Potential NaN sources cleaned up.

Needs testing of a config-specified zero-length wheel setup.

Needs further examination for memory allocation.

shadowmage45 commented 7 years ago

NaNs not a problem. Memory allocation not a problem. Zero-spring and Zero-length suspension setups both working, with caveats.

Needs further investigation on ways to disregard collisions with the top and sides of the bump-stop collider -- using data from those collisions gives very inappropriate wheel response.

shadowmage45 commented 7 years ago

Further work on this feature has revealed low-level PhysX/Unity problems that will prevent it from working properly in many cases.

The essence of the problem is that given a craft with 4 wheels, in many cases only 2-3 of them may be in contact with the ground at any time, even when the craft is fully at rest. This causes problems with the friction code as it sees the wheels no longer in contact with the ground.

No known solution or even any conceivable workarounds at this time.

Might still consider porting over and using the zero-friction collider code, as it will still allow for removal of the non-linear spring handling. Could be paired with code that explicitly disables the motor (and steering?) when the wheel is overcompressed -- but somehow the friction still needs to be calculated and used.

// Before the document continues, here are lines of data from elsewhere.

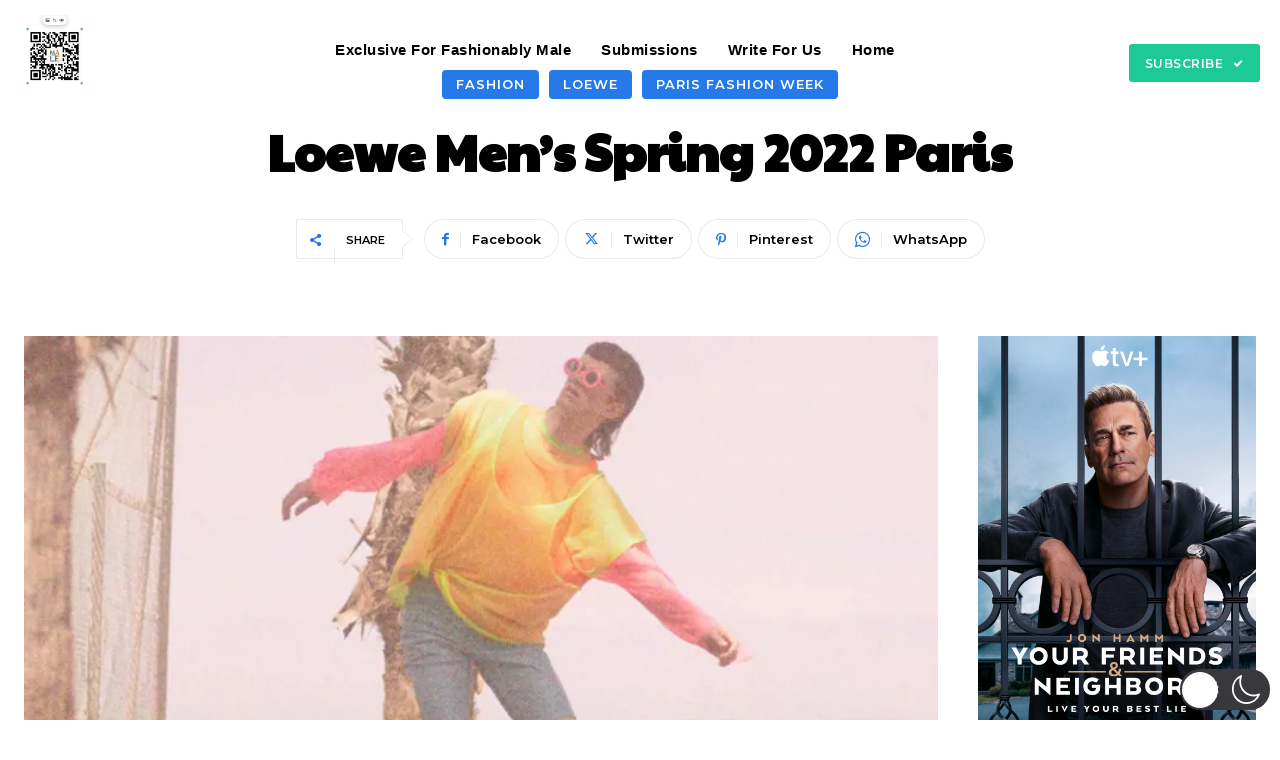

--- FILE ---
content_type: text/html; charset=utf-8
request_url: https://www.google.com/recaptcha/api2/aframe
body_size: 247
content:
<!DOCTYPE HTML><html><head><meta http-equiv="content-type" content="text/html; charset=UTF-8"></head><body><script nonce="aLghwaHiECnbWx2m7s_2Qw">/** Anti-fraud and anti-abuse applications only. See google.com/recaptcha */ try{var clients={'sodar':'https://pagead2.googlesyndication.com/pagead/sodar?'};window.addEventListener("message",function(a){try{if(a.source===window.parent){var b=JSON.parse(a.data);var c=clients[b['id']];if(c){var d=document.createElement('img');d.src=c+b['params']+'&rc='+(localStorage.getItem("rc::a")?sessionStorage.getItem("rc::b"):"");window.document.body.appendChild(d);sessionStorage.setItem("rc::e",parseInt(sessionStorage.getItem("rc::e")||0)+1);localStorage.setItem("rc::h",'1768980736734');}}}catch(b){}});window.parent.postMessage("_grecaptcha_ready", "*");}catch(b){}</script></body></html>

--- FILE ---
content_type: text/plain
request_url: https://www.google-analytics.com/j/collect?v=1&_v=j102&a=170853902&t=pageview&_s=1&dl=https%3A%2F%2Ffashionablymale.net%2F2021%2F06%2F26%2Floewe-mens-spring-2022-paris%2F&ul=en-us%40posix&dt=Loewe%20Men%27s%20Spring%202022%20Paris%20-%20Fashionably%20Male&sr=1280x720&vp=1280x720&_u=KGBAAEADQAAAACAAI~&jid=1019854929&gjid=1171820460&cid=1922095851.1768980728&tid=UA-59138113-1&_gid=2118934954.1768980728&_r=1&_slc=1&z=915423776
body_size: -479
content:
2,cG-X8S76F6E66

For momentary over-compression, such as bottoming out from a jump, the above stuff will work acceptably. It really only breaks down when a craft is explicitly set to use zero-length suspension for all of its wheels (and still mostly works at that... but there are... problems...).

damerell commented 7 years ago

Not to be Captain Obvious, but surely a "zero-suspension" part is best modelled as a part with a very short stiff suspension. There would always be some compressibility of the part and the surface.

shadowmage45 commented 7 years ago

Ideally, yes. Unity/PhysX are far from ideal though.

However, how do you calculate how stiff the suspension needs to be to make sure that it will -never- completely bottom out? (It needs to be able to support the entire vehicle mass, plus any absorb any excess velocity from gravity/jumps/engines pushing downward/whatever)

Need to ensure that it never bottoms out, as it needs to use the spring/force value to determine the friction; if at any time it bottoms out, some of the weight of the body will be supported by the colliders and not the spring, and then the friction simulation breaks.

That is the root of the problem. Its not that I can't make parts with very short suspension, its that the friction simulation needs the 'down-force' value that can currently only be derived from the spring force, and that down-force value is only correct when the spring is fully supporting the load.